-------- EXTRACTED DATA --------
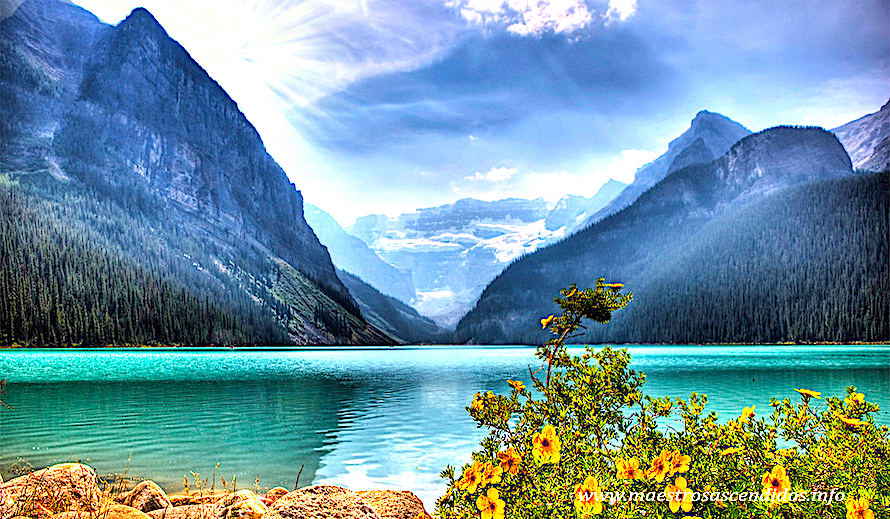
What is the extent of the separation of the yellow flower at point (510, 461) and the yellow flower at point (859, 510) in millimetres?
3071

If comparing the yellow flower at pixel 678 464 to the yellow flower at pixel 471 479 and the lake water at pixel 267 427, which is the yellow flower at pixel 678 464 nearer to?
the yellow flower at pixel 471 479

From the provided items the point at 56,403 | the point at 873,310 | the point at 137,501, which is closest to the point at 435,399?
the point at 56,403

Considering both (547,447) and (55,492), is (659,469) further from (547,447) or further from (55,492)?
(55,492)

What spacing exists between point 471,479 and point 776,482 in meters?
2.95

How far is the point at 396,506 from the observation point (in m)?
9.42

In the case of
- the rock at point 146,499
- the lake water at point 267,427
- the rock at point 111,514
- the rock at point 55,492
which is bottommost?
the lake water at point 267,427

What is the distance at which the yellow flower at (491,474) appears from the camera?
20.3 ft

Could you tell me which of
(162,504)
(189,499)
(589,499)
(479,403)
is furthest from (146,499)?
(589,499)

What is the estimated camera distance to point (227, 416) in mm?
35312

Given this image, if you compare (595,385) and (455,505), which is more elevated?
(595,385)

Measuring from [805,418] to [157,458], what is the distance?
74.5 ft

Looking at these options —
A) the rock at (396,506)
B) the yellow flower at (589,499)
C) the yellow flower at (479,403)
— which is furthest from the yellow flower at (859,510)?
the rock at (396,506)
--------
### WHAT IS BEING ASKED
Lay out every line of the rows above as a JSON list of strings, one string per line, with blank lines skipped and the pictures left out.

### ANSWER IN FULL
[
  "What is the extent of the separation of the yellow flower at point (510, 461) and the yellow flower at point (859, 510) in millimetres?",
  "3071",
  "If comparing the yellow flower at pixel 678 464 to the yellow flower at pixel 471 479 and the lake water at pixel 267 427, which is the yellow flower at pixel 678 464 nearer to?",
  "the yellow flower at pixel 471 479",
  "From the provided items the point at 56,403 | the point at 873,310 | the point at 137,501, which is closest to the point at 435,399?",
  "the point at 56,403",
  "Considering both (547,447) and (55,492), is (659,469) further from (547,447) or further from (55,492)?",
  "(55,492)",
  "What spacing exists between point 471,479 and point 776,482 in meters?",
  "2.95",
  "How far is the point at 396,506 from the observation point (in m)?",
  "9.42",
  "In the case of",
  "- the rock at point 146,499",
  "- the lake water at point 267,427",
  "- the rock at point 111,514",
  "- the rock at point 55,492",
  "which is bottommost?",
  "the lake water at point 267,427",
  "What is the distance at which the yellow flower at (491,474) appears from the camera?",
  "20.3 ft",
  "Could you tell me which of",
  "(162,504)",
  "(189,499)",
  "(589,499)",
  "(479,403)",
  "is furthest from (146,499)?",
  "(589,499)",
  "What is the estimated camera distance to point (227, 416) in mm?",
  "35312",
  "Given this image, if you compare (595,385) and (455,505), which is more elevated?",
  "(595,385)",
  "Measuring from [805,418] to [157,458], what is the distance?",
  "74.5 ft",
  "Looking at these options —",
  "A) the rock at (396,506)",
  "B) the yellow flower at (589,499)",
  "C) the yellow flower at (479,403)",
  "— which is furthest from the yellow flower at (859,510)?",
  "the rock at (396,506)"
]